Goal of the exercise: Write out exactly, please, the lines from the one containing "With this image in view, which choice among" to the end of the material.
┌──
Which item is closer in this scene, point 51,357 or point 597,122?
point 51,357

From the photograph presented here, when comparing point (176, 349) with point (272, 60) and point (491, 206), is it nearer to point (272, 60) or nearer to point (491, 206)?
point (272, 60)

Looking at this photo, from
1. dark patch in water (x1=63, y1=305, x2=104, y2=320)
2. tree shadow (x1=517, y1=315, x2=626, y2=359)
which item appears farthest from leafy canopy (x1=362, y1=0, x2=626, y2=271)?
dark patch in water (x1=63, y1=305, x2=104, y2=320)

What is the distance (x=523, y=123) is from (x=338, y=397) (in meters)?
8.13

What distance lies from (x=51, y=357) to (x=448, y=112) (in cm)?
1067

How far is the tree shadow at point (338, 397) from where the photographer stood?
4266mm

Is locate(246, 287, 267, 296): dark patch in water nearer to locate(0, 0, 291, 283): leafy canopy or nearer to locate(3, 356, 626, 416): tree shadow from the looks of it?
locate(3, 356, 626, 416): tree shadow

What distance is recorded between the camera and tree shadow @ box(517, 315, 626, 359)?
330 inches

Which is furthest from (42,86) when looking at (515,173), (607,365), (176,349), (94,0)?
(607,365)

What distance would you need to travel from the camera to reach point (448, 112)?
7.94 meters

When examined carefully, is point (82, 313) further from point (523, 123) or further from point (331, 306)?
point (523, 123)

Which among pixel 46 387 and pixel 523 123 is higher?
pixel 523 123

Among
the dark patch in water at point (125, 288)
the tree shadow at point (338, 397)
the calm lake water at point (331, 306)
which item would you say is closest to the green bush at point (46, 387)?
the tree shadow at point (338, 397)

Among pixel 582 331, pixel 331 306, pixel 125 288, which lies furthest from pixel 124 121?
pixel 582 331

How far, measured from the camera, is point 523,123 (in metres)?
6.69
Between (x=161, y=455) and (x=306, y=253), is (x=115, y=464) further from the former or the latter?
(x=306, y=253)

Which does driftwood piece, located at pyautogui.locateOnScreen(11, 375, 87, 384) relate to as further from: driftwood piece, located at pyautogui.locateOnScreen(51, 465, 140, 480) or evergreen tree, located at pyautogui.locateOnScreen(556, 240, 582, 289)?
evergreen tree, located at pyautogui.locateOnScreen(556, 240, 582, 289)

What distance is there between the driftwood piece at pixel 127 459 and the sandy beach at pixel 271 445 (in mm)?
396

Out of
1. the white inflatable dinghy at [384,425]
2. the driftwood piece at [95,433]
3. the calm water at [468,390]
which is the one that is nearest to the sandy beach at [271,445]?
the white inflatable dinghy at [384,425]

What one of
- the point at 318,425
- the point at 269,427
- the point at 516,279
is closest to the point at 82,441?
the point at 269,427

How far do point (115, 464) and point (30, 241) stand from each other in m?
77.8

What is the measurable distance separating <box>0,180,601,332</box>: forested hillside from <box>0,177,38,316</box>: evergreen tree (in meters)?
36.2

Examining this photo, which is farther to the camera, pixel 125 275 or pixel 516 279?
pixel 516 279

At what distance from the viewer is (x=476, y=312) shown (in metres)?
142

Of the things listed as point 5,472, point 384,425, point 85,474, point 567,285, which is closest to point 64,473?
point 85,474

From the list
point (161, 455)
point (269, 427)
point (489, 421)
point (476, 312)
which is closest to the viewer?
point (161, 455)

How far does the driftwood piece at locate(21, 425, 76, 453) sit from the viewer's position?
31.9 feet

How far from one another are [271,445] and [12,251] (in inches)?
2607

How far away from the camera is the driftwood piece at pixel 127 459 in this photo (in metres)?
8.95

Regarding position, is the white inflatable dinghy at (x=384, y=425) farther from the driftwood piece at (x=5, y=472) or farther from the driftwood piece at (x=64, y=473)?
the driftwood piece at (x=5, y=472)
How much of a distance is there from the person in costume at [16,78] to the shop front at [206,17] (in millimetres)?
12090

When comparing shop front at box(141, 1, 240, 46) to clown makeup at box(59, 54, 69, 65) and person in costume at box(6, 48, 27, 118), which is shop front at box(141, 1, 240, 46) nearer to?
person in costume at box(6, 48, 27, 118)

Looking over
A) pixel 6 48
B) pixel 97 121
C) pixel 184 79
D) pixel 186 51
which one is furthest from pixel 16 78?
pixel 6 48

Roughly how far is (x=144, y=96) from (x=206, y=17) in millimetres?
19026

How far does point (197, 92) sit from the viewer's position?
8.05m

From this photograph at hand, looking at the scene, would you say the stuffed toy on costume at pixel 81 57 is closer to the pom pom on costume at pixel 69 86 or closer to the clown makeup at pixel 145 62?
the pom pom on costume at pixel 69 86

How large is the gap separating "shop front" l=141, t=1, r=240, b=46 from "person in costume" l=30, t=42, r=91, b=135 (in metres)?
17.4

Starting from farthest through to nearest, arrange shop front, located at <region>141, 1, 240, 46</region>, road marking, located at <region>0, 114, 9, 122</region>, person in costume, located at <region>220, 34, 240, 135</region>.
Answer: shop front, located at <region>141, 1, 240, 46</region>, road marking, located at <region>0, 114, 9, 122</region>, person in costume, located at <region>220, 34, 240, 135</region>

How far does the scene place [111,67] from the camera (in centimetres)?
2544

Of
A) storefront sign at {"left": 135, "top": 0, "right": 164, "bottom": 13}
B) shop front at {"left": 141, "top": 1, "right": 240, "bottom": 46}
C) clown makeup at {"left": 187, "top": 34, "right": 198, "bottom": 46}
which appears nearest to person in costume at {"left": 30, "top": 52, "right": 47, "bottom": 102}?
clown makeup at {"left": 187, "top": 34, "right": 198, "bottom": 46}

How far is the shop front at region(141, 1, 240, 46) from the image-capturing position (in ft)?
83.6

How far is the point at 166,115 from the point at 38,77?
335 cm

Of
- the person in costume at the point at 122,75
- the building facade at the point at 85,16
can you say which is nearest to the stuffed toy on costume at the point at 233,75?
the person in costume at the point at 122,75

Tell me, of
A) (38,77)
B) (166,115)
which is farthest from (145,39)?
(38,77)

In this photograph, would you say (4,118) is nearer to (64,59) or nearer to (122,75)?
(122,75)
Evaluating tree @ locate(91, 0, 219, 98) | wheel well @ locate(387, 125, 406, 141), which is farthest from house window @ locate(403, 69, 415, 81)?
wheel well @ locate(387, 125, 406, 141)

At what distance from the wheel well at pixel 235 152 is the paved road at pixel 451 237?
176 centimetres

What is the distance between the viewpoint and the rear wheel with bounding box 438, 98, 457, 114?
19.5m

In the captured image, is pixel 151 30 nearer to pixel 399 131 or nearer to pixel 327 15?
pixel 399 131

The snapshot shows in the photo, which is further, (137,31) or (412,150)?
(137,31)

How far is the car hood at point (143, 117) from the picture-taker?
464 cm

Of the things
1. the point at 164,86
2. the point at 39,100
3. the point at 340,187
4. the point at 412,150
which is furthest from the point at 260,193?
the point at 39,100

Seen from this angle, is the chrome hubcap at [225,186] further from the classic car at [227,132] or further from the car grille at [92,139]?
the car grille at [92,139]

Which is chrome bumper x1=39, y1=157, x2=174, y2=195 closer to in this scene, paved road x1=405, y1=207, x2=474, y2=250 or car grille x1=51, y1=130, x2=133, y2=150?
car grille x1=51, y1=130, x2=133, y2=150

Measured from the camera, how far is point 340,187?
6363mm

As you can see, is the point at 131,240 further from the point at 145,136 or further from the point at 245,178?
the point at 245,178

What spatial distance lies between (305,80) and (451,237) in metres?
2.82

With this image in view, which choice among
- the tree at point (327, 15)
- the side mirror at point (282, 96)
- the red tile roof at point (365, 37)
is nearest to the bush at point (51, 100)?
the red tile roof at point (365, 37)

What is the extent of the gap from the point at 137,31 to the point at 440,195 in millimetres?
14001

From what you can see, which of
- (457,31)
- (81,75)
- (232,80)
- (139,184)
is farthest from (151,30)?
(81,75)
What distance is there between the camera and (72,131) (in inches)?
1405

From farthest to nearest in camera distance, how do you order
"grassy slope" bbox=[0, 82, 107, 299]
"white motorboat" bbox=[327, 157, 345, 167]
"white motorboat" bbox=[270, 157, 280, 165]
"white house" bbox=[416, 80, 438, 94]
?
└──
Reply:
With this image in view, which choice among
- the tree at point (327, 15)
- the side mirror at point (282, 96)
- the red tile roof at point (365, 37)
is nearest to the bush at point (51, 100)?
the red tile roof at point (365, 37)

What is the extent of the gap from the point at 137,31 to the point at 440,195 in millimetres?
14001

From what you can see, which of
- (457,31)
- (81,75)
- (232,80)
- (139,184)
is farthest from (151,30)?
(81,75)
What distance is there between the camera and (72,131) (in inches)?
1405

From farthest to nearest in camera distance, how do you order
"grassy slope" bbox=[0, 82, 107, 299]
"white motorboat" bbox=[327, 157, 345, 167]
"white motorboat" bbox=[270, 157, 280, 165]
"white house" bbox=[416, 80, 438, 94]
?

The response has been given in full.